Page MenuHomePhabricator

Wikidough: consider regional Anycast addresses
Closed, DeclinedPublic

Assigned To
None
Authored By
cmooney
Mar 21 2026, 11:02 AM
Referenced Files
F73322522: image.png
Mar 21 2026, 11:02 AM
F73322526: image.png
Mar 21 2026, 11:02 AM
F73322514: image.png
Mar 21 2026, 11:02 AM

Description

One thing I observed today when double-checking the routing after we depooled Wikidough in esams was that eqiad took up all the redirected traffic, not drmrs as expected.

image.png (445×926 px, 72 KB)

image.png (445×926 px, 101 KB)

image.png (445×926 px, 143 KB)

This led me to consider if we should perhaps think about allocating additional, region-specific, hostnames / IPs for the service. For example:

HostnameIPv4Announced from sites
europe.wikimedia-dns.org185.71.138.139esams, drmrs
north-america.wikimedia-dns.org185.71.138.140eqiad, codfw, ulsfo

Users could use those instead if they wanted to ensure their requests only go to servers in the region. Beyond those suggestions I'd not be so sure. Certainly anything like that would make the logic about depooling harder, and I'm not sure it makes sense to publish a region-specific address if it is only going to be served by one POP (i.e. eqsin/magru).

Anyway just a thought, this kind of routing shouldn't really happen so much, but it can. I'm taking some inspiration here from how ntp.org have the generic pool names but also region-specific.

Event Timeline

cmooney triaged this task as Low priority.

FWIW the reason for traffic re-routed to eqiad not drmrs was due to how we have the core routers set up. TL;DR depooling the service (i.e. stopping the doh VMs announcing the /32 IPs) did not cause the CRs in Amsterdam to cease announcing the /24 and /48 prefixes to the world. Reason for that was other anycast IPs in the same range still being announced locally in esams (durum IPs).

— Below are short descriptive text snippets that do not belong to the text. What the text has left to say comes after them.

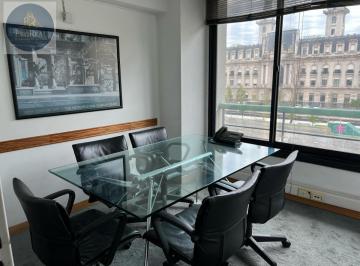 Oficina comercial · 75m² · 2 Ambientes · Oficina Comercial en Puerto Madero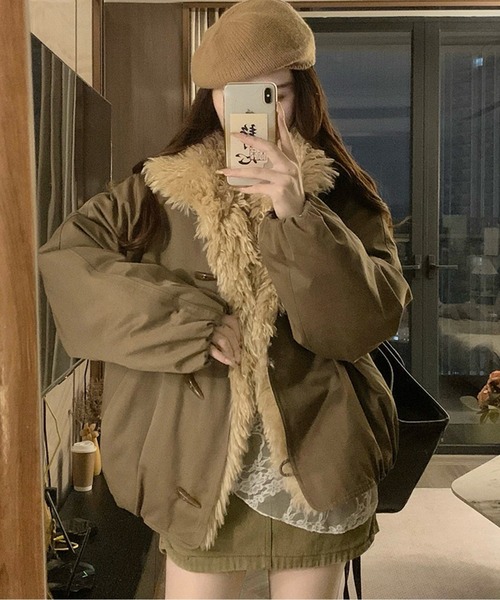 フォーティファイブ アール シャツ チノドレス 半袖ワンピース  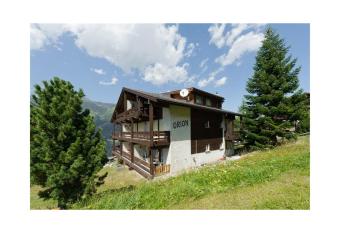 Orion8 has Balcony rooms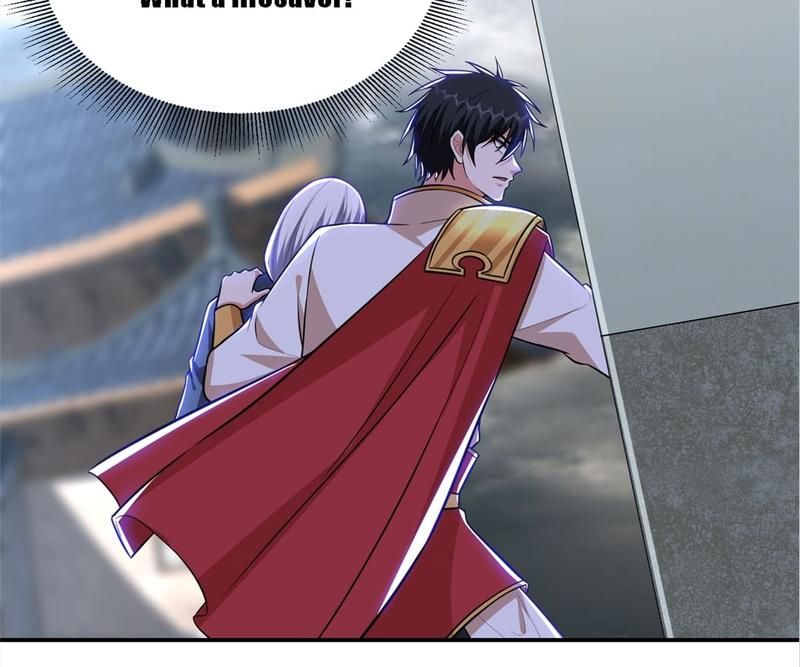 Pick Up the Prettiest Girl - Episode 367 — page 37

So the traffic kept coming to esams, which routed it over its direct transport link to eqiad (shorter path than out to US and back to get to drmrs).

For now for this particular case I'm going to decline it. Thinking it through we'd need separate /24s to make it work effectively, and I think if we can improve the situation described in T420821 it hopefully will be less of a concern.